The "ts200f" is the automatically generated organization name given to my instance of Watson IoT. The easiest place to find the organization name of your instance, is to look in the address bar of your browser. Your organization name will be the first part of the domain.

The "Photon" part of the client ID is the device type (not the instance). This is the device type we created earlier.

The "WebVisions" part of the client ID is the device ID. In deployment, you would want to have the "WebVisions" part of the string be unique across all possible device instances for this device type. You might accomplish this with a random number, UUID, MAC address, serial number, timestamp, or any other approach.


The host in the code above is "". I talked about where to get the organization name of your Watson IoT instance in the previous section. Just in case, you can find it as the first part of the domain in the address bar of your browser.


Remember that token we generated when we created an instance of a device type? The token I warned you that you would need again, and only be able to see that once? Yeah, that token is your password when connecting with devices. When connecting as an application, you will use an API key and token from "Access" screen of Watson IoT.

Publish Topic

Just as the client ID is very specific, so is the topic naming when it comes to Watson IoT. In the above code, I use "iot-2/evt/count/fmt/json".

Watson IoT devices have the option of publishing events, or subscribing to commands (e.g. update). Applications by contrast can publish and subscribe to events and commands (and more).

What is the difference between an application and a device? Largely the format of the client ID, and the username/password provided. A Particle Photon could just as effectively behave as an application. We are treating it as a device for the example, which is why the "subscribe" line is commented out.

Since we are treating this Photon as a device, it can only publish events, so the first two parts of our topic name will always be "iot-2/evt/". The next part is an event name, which you can name to match your specific needs. And then finally, we will be publishing JSON formatted messages, so the last part of the topic name is "/fmt/json".

You do not have to use JSON, and can find other options in the documentation, but JSON messages can be stored directly by Watson IoT (optional).


When connecting as a "device" the username will always be "use-token-auth". Combined with the specific client ID, and the token used for the password, this allows Watson IoT to authenticate your specific device.

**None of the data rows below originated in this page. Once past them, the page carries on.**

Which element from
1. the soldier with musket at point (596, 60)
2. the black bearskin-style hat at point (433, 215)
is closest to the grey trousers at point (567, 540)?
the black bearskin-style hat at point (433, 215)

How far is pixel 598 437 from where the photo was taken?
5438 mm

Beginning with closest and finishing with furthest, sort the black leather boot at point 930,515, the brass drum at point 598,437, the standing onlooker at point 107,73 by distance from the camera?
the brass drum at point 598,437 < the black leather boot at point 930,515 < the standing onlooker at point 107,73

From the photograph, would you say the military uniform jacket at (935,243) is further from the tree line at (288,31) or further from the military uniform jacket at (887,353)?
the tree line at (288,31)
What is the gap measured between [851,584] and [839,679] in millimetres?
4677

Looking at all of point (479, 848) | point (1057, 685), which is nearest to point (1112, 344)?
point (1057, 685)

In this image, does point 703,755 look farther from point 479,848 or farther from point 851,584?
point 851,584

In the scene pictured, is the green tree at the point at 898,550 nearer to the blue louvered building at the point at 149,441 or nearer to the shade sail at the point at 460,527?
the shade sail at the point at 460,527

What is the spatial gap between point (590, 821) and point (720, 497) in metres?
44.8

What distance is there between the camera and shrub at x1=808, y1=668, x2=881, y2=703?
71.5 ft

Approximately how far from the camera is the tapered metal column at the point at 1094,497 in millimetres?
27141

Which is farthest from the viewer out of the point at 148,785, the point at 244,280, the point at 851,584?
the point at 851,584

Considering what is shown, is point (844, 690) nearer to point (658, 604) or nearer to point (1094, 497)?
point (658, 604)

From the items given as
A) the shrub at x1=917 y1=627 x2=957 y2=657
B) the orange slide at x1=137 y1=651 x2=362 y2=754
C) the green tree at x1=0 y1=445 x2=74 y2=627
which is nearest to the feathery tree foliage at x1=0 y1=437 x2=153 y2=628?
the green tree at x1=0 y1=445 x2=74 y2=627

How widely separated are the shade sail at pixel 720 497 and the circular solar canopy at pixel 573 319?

When authenticating as an application, an API key and additional token value will be used as username and password. This is useful if for example you are using Node-RED to handle messages, or have a browser-based application using the Eclipse Paho MQTT library for JavaScript.

Instantiate Client

The remainder of the code should be self explanatory. We will create an instance of the MQTT client, connect to Watson IoT, and publish a message once every second.

The client instantiation requires a callback function for when messages arrive from a subscribed topic. Since "devices" cannot subscribe to topics within the context of Watson IoT, the callback is never used. If you were treating this Photon as an "application" then you would be able to subscribe to events and callback handler would be used.

Next Steps

With the Photon code flashed to the physical device, and connected to Watson IoT, head back to the management console. If you still have the "Photon" instance selected, you will now see messages start showing up under the "Recent Events" and "Sensor Information" sections. If there was an error connecting, you can scroll down and check out the connection log.

From here you would likely connect some other client to Watson IoT - probably as an application. The client ID, username, and password connection strings would need to be changed, and then you could event connect the Photon to Watson IoT. Anything that can connect to an MQTT broker can participate in the conversation.

Using a publish/subscribe pattern is an immensely powerful foundation for high-performance, event-driven application - IoT or otherwise. The pattern allows you full decoupling of microservices, and can take you down the path of reactive programming. Skills that once mastered make testable, Web-scale applications, a snap.